Please write out all the data that follows exactly, without the pictures.

[Opening RECORDED INFORMATION section]

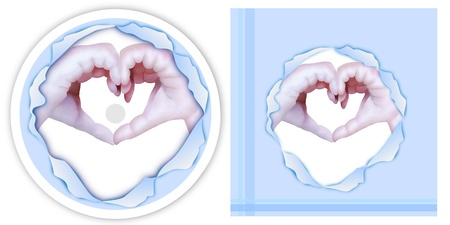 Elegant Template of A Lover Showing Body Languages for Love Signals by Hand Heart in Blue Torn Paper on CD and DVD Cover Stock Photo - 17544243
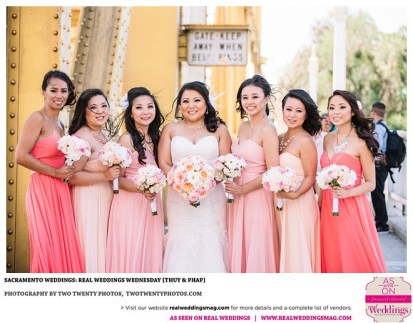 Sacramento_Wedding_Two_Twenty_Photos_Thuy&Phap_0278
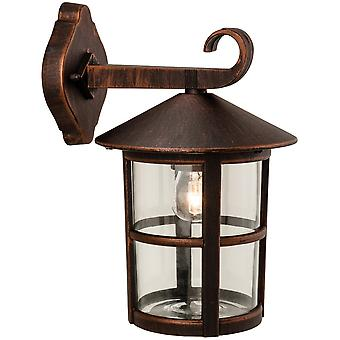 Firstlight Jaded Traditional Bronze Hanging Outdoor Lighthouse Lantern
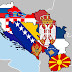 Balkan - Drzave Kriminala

[Closing RECORDED INFORMATION section]

(ANSWER TO THIS PROBLEM)
 Elegant Template of A Lover Showing Body Languages for Love Signals by Hand Heart in Blue Torn Paper on CD and DVD Cover Stock Photo - 17544243
 Sacramento_Wedding_Two_Twenty_Photos_Thuy&Phap_0278
 Firstlight Jaded Traditional Bronze Hanging Outdoor Lighthouse Lantern
 Balkan - Drzave Kriminala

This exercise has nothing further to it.